D. Side-lying, with the legs, pulled up and head bent down onto the chest. The client undergoing lumbar puncture is positioned lying on the side, with the legs pulled up to the abdomen and the head bent down onto the chest.

A male client is having tonic-clonic seizures. What should the nurse do first? A. Elevate the head of the bed. B. Restrain the client's arms and legs. C. Place a tongue blade in the client's mouth. D. Take measures to prevent injury.

D. Take measures to prevent injury. Protecting the client from injury is the immediate priority during a seizure.

The nurse is teaching the female client with myasthenia gravis about the prevention of myasthenic and cholinergic crisis. The nurse tells the client that this is most effectively done by: A. Eating large, well-balanced meals. B. Doing muscle-strengthening exercises. C. Doing all chores early in the day while less fatigued.

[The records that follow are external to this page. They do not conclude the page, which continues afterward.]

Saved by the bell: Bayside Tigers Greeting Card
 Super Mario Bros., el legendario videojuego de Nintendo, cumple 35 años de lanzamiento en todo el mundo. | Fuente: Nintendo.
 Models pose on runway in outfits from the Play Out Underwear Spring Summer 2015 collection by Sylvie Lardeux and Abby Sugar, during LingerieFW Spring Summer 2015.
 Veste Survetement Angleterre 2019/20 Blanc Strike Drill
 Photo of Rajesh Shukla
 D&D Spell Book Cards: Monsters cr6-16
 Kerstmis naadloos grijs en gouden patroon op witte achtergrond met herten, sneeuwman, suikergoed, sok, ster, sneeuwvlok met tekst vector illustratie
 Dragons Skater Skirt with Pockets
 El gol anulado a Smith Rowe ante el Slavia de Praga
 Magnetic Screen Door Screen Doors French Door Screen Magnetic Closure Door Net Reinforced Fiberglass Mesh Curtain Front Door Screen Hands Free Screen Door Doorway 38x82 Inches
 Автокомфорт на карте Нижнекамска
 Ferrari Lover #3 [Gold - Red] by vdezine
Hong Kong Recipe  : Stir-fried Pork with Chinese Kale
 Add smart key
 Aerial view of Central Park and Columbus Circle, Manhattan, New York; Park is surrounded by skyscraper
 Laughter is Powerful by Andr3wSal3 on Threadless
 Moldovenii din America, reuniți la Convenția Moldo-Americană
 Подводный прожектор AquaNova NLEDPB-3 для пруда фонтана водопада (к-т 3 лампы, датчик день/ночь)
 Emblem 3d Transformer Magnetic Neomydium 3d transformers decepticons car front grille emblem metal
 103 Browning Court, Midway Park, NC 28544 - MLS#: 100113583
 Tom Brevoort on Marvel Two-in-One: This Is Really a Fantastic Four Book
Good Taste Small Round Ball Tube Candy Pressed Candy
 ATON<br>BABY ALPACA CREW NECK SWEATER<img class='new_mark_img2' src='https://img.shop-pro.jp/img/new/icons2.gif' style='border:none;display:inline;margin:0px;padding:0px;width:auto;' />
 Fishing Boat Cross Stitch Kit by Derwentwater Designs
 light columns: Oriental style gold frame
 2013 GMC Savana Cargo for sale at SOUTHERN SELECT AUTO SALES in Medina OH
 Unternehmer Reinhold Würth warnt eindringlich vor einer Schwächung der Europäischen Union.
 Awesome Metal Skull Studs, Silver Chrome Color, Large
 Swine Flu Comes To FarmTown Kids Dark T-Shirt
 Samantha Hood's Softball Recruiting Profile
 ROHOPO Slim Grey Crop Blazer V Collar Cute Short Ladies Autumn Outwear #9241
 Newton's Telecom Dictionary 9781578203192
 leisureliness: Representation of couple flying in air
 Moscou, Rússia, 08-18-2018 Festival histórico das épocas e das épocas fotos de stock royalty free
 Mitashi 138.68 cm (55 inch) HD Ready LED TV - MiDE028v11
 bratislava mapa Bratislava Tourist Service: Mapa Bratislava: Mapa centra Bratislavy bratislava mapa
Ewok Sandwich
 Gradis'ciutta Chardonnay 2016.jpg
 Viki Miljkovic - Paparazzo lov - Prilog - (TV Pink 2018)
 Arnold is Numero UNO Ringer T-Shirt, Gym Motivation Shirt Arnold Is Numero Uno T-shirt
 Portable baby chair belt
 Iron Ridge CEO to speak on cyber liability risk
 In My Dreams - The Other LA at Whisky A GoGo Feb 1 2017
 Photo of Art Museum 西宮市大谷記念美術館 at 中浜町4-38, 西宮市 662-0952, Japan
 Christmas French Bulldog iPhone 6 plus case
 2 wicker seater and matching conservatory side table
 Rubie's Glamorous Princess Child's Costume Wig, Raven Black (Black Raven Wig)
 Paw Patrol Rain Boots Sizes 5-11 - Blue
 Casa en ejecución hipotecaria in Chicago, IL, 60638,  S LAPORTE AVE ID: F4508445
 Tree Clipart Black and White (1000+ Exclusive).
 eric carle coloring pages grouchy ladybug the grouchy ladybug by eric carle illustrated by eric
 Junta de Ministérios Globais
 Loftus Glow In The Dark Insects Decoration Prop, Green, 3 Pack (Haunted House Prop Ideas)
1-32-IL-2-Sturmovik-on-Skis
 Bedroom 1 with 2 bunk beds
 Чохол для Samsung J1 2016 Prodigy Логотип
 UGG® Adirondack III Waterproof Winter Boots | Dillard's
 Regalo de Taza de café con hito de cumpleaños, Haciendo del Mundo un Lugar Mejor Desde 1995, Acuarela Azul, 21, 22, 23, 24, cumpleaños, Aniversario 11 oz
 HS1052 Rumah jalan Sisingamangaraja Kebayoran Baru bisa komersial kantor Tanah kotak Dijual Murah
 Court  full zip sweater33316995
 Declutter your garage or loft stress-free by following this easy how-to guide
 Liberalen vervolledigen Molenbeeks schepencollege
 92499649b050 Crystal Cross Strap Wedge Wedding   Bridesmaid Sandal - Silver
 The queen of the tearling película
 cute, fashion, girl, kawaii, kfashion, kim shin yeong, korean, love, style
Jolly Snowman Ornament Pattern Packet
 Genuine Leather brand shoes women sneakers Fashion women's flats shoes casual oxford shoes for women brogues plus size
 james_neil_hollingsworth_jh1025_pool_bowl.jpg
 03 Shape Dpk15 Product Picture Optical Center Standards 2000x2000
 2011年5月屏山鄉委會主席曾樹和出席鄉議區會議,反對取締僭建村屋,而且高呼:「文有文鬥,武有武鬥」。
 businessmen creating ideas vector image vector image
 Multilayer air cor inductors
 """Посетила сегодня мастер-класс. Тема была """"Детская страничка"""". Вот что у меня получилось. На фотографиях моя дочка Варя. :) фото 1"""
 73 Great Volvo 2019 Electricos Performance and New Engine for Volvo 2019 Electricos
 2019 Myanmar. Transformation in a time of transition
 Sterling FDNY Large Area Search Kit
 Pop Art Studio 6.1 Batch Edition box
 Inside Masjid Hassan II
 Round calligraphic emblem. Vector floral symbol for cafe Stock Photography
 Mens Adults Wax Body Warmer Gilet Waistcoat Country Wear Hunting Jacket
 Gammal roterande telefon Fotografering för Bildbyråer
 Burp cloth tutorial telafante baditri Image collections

D. Taking medications on time to maintain therapeutic blood levels.

D. Taking medications on time to maintain therapeutic blood levels Taking medications correctly to maintain blood levels that are not too low or too high is important.

A male client has a history of painful, continuous muscle spasms. He has taken several skeletal muscle relaxants without experiencing relief. His physician prescribes diazepam (Valium), two (2) mg P.O. twice daily. In addition to being used to relieve painful muscle spasms, Diazepam also is recommended for: A. Long-term treatment of epilepsy. B. Postoperative pain management of laminectomy clients. C. Postoperative pain management of diskectomy clients. D. Treatment of spasticity associated with spinal cord lesions.

D. Treatment of spasticity associated with spinal cord lesions. In addition to relieving painful muscle spasms, Diazepam also is recommended for treatment of spasticity associated with spinal cord lesions.